→ REQUIRED WORK: Make an exact copy of the lines below.

→ DATASET:
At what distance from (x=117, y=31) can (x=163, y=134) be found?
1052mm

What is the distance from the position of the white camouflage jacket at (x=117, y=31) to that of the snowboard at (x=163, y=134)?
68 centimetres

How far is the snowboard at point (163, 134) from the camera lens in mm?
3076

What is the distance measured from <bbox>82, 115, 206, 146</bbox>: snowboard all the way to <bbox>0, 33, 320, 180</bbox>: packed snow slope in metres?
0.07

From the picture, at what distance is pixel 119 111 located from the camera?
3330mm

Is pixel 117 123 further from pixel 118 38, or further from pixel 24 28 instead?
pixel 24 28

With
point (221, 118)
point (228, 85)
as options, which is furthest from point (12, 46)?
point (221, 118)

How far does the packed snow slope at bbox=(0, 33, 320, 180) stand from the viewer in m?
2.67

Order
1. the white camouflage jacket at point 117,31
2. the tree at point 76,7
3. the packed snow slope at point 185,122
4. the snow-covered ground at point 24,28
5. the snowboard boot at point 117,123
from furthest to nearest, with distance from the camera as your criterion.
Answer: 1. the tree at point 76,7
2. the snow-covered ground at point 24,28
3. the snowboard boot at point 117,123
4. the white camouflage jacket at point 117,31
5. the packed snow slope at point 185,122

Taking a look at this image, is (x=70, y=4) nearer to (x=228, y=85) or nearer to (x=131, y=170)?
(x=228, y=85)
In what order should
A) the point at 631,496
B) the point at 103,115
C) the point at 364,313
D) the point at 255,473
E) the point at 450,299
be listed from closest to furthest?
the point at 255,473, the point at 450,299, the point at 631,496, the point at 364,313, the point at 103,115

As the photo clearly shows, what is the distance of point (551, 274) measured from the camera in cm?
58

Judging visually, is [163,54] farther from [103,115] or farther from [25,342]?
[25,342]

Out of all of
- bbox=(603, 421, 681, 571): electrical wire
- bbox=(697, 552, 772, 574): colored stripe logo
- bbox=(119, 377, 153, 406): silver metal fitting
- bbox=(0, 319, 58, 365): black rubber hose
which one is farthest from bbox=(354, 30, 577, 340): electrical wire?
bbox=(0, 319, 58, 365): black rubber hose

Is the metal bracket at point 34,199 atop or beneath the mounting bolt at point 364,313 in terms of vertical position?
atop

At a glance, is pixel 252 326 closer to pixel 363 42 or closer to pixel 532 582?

→ THE RESPONSE:
At what distance from (x=117, y=31) can (x=163, y=134) be found?
1052mm

What is the distance from the position of the white camouflage jacket at (x=117, y=31) to that of the snowboard at (x=163, y=134)?
68 centimetres

How far is the snowboard at point (163, 134) from the camera lens in mm?
3076

What is the distance measured from <bbox>82, 115, 206, 146</bbox>: snowboard all the way to <bbox>0, 33, 320, 180</bbox>: packed snow slope in metres?
0.07

From the picture, at what distance is pixel 119 111 located from the camera?
3330mm

Is pixel 117 123 further from pixel 118 38, or further from pixel 24 28 instead?
pixel 24 28

With
point (221, 118)
point (228, 85)
as options, which is furthest from point (12, 46)?
point (221, 118)

How far does the packed snow slope at bbox=(0, 33, 320, 180) stand from the viewer in m?
2.67

Order
1. the white camouflage jacket at point 117,31
2. the tree at point 76,7
3. the packed snow slope at point 185,122
4. the snow-covered ground at point 24,28
5. the snowboard boot at point 117,123
from furthest to nearest, with distance from the camera as your criterion.
Answer: 1. the tree at point 76,7
2. the snow-covered ground at point 24,28
3. the snowboard boot at point 117,123
4. the white camouflage jacket at point 117,31
5. the packed snow slope at point 185,122

Taking a look at this image, is (x=70, y=4) nearer to (x=228, y=85) or nearer to (x=131, y=170)?
(x=228, y=85)
In what order should
A) the point at 631,496
B) the point at 103,115
C) the point at 364,313
D) the point at 255,473
E) the point at 450,299
be listed from closest to furthest?
the point at 255,473, the point at 450,299, the point at 631,496, the point at 364,313, the point at 103,115

As the photo clearly shows, what is the distance of point (551, 274) measured from the camera in cm?
58

Judging visually, is [163,54] farther from [103,115] or farther from [25,342]?
[25,342]

Out of all of
- bbox=(603, 421, 681, 571): electrical wire
- bbox=(697, 552, 772, 574): colored stripe logo
- bbox=(119, 377, 153, 406): silver metal fitting
- bbox=(0, 319, 58, 365): black rubber hose
which one is farthest from bbox=(354, 30, 577, 340): electrical wire?
bbox=(0, 319, 58, 365): black rubber hose

Is the metal bracket at point 34,199 atop or beneath the mounting bolt at point 364,313 in terms of vertical position?
atop

At a glance, is pixel 252 326 closer to pixel 363 42 or closer to pixel 532 582?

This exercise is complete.